■ What is required ■
Format the material as a Markdown table with two columns, Row and Text. Put each nonblank line in its own row, numbered in order.

Spatial reasoning question material
····················

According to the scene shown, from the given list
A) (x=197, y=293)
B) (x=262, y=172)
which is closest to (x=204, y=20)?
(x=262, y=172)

····················

■ Response below ■
| Row | Text |
|---|---|
| 1 | According to the scene shown, from the given list |
| 2 | A) (x=197, y=293) |
| 3 | B) (x=262, y=172) |
| 4 | which is closest to (x=204, y=20)? |
| 5 | (x=262, y=172) |